*Supplied data*.

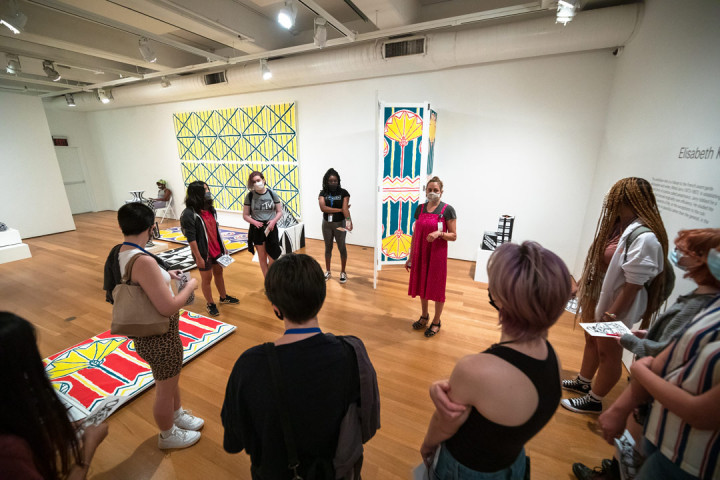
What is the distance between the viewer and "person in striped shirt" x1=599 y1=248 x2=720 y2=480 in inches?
32.0

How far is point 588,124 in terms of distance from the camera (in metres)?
3.90

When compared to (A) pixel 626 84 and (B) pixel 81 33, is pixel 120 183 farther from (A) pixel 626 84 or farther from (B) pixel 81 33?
(A) pixel 626 84

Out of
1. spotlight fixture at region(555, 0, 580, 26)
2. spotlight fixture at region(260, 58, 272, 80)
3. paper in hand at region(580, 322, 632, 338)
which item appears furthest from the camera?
spotlight fixture at region(260, 58, 272, 80)

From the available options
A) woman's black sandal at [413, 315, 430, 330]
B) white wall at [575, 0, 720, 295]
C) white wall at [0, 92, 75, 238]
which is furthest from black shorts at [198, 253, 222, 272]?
white wall at [0, 92, 75, 238]

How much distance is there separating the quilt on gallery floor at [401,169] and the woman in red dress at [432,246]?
1594 millimetres

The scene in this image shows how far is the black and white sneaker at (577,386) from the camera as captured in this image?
2.19 m

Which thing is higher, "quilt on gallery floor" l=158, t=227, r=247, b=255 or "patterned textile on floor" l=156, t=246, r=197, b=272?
"quilt on gallery floor" l=158, t=227, r=247, b=255

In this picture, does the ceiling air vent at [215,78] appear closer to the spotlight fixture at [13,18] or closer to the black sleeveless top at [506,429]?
the spotlight fixture at [13,18]

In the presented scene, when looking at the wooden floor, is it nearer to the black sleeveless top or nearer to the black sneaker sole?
the black sneaker sole

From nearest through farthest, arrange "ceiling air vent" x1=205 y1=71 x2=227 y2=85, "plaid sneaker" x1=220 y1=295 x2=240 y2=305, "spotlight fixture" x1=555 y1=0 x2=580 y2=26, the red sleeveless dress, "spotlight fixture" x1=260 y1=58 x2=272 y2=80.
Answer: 1. "spotlight fixture" x1=555 y1=0 x2=580 y2=26
2. the red sleeveless dress
3. "plaid sneaker" x1=220 y1=295 x2=240 y2=305
4. "spotlight fixture" x1=260 y1=58 x2=272 y2=80
5. "ceiling air vent" x1=205 y1=71 x2=227 y2=85

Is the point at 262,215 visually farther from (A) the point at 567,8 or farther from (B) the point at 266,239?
(A) the point at 567,8

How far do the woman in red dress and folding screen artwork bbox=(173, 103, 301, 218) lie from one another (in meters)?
4.20

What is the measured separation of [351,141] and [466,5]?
8.72 ft

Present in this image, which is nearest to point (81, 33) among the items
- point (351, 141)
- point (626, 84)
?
point (351, 141)
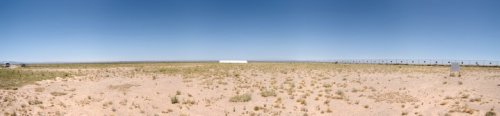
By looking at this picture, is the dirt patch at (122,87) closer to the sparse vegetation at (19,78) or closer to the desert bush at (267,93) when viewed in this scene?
the sparse vegetation at (19,78)

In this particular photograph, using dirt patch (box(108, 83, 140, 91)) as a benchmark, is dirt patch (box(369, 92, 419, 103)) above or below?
below

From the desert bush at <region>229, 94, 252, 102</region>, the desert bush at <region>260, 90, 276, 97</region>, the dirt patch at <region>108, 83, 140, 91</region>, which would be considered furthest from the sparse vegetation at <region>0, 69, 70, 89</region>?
the desert bush at <region>260, 90, 276, 97</region>

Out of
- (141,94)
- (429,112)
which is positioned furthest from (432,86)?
(141,94)

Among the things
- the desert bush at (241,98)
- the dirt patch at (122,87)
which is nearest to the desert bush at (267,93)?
the desert bush at (241,98)

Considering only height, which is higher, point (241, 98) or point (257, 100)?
point (241, 98)

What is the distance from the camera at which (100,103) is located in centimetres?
2694

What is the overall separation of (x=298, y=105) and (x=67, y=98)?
15129 millimetres

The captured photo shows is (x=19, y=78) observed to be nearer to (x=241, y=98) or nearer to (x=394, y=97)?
(x=241, y=98)

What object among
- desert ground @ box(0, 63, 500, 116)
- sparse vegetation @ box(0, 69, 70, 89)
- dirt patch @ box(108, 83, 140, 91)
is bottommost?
desert ground @ box(0, 63, 500, 116)

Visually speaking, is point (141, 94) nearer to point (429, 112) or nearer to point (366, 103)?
point (366, 103)

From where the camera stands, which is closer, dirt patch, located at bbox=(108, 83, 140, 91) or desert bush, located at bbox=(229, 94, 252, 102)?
desert bush, located at bbox=(229, 94, 252, 102)

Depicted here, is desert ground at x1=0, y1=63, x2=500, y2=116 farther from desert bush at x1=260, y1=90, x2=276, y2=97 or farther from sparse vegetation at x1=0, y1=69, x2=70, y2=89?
sparse vegetation at x1=0, y1=69, x2=70, y2=89

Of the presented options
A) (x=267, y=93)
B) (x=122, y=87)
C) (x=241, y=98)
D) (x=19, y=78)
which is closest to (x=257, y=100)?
(x=241, y=98)

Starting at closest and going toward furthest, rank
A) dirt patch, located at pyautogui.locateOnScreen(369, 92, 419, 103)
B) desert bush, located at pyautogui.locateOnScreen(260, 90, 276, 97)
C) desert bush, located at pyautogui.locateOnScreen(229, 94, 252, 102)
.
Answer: dirt patch, located at pyautogui.locateOnScreen(369, 92, 419, 103) < desert bush, located at pyautogui.locateOnScreen(229, 94, 252, 102) < desert bush, located at pyautogui.locateOnScreen(260, 90, 276, 97)
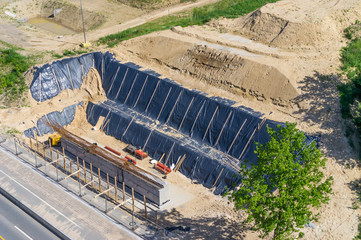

*Objective*.
Replace "dirt patch" with "gravel patch" in the records, starting at the line containing "Among the things" and ending at the line containing "15129 millimetres". Give back only those lines, with everything else in them unchanged.

*Finished task*.
Among the things
- the desert bush at (241,98)
- the gravel patch at (122,87)
which is nearest to the desert bush at (267,93)?
the desert bush at (241,98)

Considering only height, which is higher, point (241, 98) or point (257, 100)?
point (241, 98)

What is the distance from the camera at which (100,103) is located in centimetres?
2694

What is the overall separation of (x=298, y=105) and (x=67, y=98)?
15129 millimetres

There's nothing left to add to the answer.